**GOAL OF THE EXERCISE:** Will you repeat, word for word, the lines of the data below from the line containing "Among the collection" up to and including the line containing "How large a"?

**RECORDS SHOWN:**
Begin
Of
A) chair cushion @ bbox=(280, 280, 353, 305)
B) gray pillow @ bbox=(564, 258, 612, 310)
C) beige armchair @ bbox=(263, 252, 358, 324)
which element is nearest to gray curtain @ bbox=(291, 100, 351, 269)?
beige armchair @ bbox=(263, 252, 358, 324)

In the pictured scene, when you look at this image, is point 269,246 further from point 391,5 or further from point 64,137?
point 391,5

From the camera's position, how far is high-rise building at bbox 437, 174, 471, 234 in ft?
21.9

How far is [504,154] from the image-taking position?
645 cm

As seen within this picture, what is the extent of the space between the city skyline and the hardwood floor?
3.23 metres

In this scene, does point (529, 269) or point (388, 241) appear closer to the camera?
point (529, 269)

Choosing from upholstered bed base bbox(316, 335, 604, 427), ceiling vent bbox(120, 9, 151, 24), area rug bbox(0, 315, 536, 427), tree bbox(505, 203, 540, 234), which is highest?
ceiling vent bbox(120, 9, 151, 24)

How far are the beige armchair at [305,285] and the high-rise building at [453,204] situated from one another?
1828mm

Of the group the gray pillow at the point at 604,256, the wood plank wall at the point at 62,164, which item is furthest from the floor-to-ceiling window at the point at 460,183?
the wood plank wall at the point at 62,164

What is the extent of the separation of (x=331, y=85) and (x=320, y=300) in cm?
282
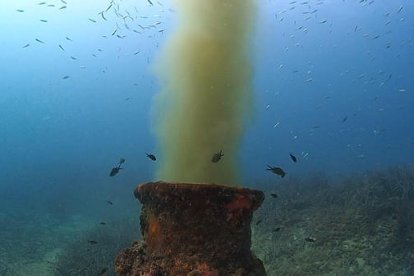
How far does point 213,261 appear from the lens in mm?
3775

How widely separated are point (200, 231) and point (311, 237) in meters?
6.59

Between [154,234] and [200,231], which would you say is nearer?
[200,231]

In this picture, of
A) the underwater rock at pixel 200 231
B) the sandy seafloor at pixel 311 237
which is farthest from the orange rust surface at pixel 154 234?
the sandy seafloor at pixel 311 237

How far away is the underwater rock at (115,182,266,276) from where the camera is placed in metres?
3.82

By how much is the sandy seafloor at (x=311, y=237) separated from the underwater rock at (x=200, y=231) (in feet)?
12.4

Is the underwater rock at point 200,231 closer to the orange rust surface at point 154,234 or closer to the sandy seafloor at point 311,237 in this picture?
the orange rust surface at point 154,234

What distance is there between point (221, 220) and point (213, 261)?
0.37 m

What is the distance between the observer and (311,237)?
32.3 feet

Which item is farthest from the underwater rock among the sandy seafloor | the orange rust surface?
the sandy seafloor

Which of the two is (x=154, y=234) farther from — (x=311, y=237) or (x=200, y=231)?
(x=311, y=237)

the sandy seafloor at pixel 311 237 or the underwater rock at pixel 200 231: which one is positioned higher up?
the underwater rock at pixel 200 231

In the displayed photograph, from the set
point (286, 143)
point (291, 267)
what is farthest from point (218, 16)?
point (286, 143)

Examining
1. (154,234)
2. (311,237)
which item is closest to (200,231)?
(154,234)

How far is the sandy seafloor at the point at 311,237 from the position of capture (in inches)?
End
Begin
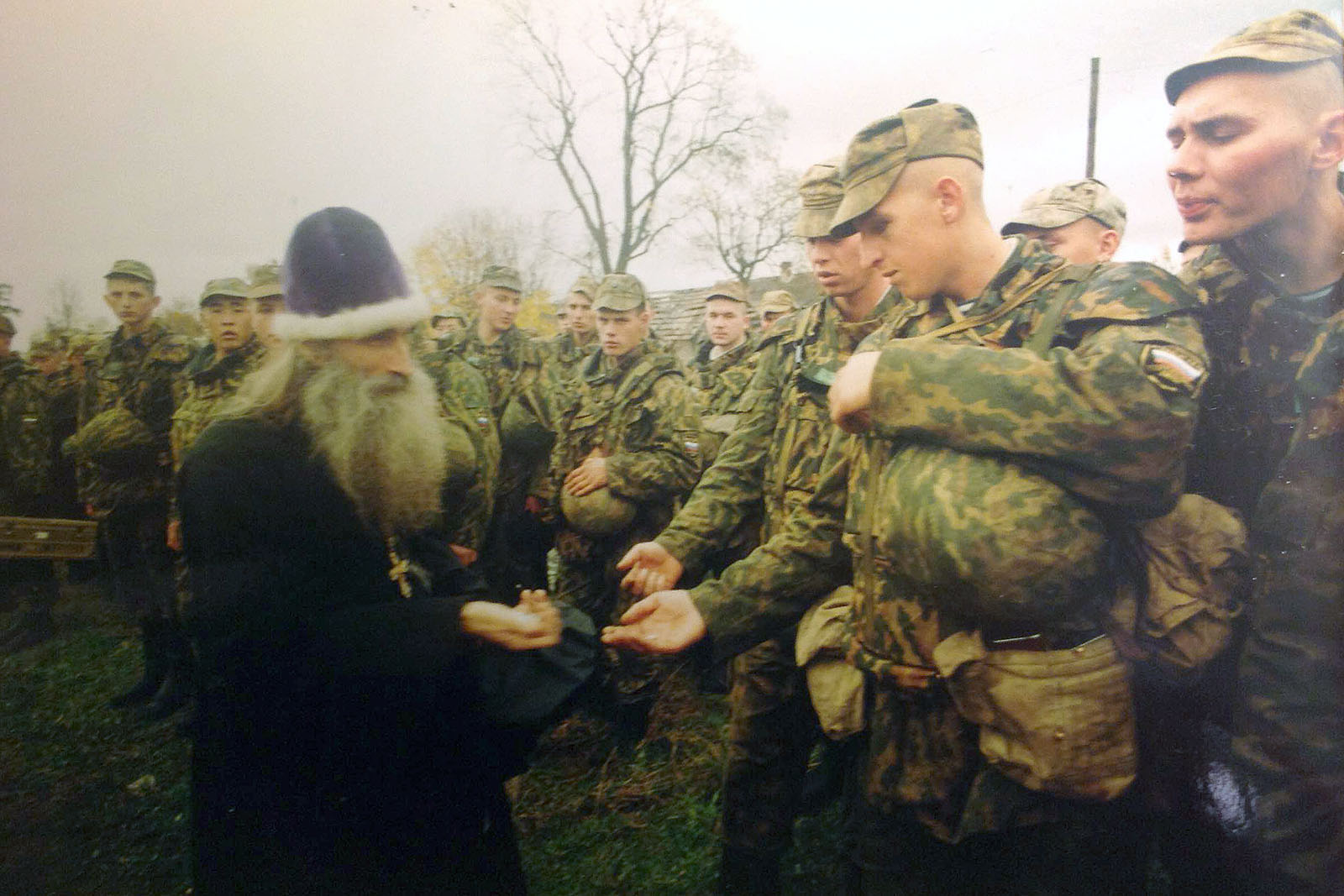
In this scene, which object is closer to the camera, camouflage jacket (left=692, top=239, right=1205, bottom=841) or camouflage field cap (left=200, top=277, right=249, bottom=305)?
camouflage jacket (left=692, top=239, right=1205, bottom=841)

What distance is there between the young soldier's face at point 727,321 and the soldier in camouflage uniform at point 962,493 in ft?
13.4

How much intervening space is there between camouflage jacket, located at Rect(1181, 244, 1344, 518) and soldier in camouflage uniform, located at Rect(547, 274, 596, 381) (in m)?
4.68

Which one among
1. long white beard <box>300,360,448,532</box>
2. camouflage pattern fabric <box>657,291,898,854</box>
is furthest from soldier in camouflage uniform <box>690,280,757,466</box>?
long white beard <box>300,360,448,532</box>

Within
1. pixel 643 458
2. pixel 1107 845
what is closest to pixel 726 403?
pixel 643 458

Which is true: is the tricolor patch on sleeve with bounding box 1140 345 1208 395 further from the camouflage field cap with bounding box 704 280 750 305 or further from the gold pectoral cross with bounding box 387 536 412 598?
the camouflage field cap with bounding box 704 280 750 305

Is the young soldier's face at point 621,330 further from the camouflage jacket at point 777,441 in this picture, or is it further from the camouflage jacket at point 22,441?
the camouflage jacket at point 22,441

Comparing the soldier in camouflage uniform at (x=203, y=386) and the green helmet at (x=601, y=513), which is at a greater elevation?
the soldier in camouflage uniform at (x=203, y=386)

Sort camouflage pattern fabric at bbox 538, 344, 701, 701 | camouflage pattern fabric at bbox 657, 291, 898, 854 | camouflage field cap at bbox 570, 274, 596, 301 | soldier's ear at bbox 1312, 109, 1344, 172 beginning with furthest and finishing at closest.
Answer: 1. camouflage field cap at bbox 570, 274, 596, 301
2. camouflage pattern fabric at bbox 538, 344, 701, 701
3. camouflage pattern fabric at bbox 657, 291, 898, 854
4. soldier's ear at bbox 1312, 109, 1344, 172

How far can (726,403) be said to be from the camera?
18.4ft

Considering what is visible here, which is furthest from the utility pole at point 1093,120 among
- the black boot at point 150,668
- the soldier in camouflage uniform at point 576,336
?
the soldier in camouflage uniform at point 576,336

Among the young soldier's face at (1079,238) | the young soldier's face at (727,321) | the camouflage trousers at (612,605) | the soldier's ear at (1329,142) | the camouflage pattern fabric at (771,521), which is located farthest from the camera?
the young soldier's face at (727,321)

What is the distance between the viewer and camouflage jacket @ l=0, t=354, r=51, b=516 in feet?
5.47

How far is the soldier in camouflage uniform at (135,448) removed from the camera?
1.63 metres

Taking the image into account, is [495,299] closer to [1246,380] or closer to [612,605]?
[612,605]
End
Begin
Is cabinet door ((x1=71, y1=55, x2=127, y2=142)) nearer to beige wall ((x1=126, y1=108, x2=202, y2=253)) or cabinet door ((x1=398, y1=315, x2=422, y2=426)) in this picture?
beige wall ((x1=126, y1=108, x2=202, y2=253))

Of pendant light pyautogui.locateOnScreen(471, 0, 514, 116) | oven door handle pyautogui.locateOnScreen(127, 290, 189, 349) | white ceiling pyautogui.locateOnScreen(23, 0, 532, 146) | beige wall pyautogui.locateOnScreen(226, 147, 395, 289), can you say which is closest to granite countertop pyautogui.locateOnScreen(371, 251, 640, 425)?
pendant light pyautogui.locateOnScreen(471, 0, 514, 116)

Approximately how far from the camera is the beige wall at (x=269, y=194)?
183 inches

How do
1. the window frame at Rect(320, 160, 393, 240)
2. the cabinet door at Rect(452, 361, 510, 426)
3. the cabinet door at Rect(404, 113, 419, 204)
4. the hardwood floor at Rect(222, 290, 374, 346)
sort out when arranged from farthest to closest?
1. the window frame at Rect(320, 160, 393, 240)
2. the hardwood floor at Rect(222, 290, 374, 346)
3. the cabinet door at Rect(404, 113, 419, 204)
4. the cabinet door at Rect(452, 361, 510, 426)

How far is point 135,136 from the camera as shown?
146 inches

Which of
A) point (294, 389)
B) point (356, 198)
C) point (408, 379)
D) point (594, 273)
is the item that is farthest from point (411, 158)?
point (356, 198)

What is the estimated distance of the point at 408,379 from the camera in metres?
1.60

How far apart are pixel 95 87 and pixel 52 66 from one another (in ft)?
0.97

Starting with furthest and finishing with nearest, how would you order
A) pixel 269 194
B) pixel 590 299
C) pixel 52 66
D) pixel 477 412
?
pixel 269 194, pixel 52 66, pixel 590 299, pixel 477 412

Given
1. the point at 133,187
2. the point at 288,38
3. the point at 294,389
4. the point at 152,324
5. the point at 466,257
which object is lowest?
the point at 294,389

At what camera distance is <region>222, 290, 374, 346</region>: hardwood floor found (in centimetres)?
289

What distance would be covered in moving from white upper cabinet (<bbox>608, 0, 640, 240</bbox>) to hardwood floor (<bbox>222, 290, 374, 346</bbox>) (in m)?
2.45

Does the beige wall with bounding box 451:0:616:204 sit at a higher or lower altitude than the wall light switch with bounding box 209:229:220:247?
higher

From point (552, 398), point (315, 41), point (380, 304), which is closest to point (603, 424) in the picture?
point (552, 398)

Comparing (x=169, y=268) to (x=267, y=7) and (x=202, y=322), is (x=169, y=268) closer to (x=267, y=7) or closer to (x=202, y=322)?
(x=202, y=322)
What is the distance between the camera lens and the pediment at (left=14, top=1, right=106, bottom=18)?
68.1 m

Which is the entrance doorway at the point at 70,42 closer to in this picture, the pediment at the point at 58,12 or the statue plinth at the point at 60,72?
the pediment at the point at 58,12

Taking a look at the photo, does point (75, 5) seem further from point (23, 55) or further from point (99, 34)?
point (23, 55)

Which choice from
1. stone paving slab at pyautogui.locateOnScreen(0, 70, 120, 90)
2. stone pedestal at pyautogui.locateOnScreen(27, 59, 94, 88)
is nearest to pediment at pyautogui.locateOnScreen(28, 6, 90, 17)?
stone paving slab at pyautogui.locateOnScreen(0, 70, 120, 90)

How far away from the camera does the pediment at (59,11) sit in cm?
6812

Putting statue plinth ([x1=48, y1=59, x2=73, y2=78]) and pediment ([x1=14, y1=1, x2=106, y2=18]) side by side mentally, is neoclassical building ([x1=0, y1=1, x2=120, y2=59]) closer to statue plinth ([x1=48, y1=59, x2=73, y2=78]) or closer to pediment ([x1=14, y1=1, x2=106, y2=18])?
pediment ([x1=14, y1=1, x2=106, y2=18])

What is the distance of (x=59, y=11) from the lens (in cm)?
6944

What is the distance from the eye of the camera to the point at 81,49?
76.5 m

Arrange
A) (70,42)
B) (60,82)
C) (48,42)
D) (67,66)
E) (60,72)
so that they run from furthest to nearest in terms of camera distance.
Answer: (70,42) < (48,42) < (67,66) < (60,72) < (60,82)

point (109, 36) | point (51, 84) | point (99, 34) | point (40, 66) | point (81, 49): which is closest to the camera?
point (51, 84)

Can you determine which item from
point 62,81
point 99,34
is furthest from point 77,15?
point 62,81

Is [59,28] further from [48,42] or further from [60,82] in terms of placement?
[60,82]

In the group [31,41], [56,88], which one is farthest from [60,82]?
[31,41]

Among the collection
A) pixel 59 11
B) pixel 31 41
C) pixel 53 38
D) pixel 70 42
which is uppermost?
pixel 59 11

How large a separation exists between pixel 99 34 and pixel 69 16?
End
**RESPONSE TO THE TASK:**
Among the collection
A) pixel 59 11
B) pixel 31 41
C) pixel 53 38
D) pixel 70 42
which is uppermost?
pixel 59 11

How large a separation exists between pixel 99 34 and pixel 69 16?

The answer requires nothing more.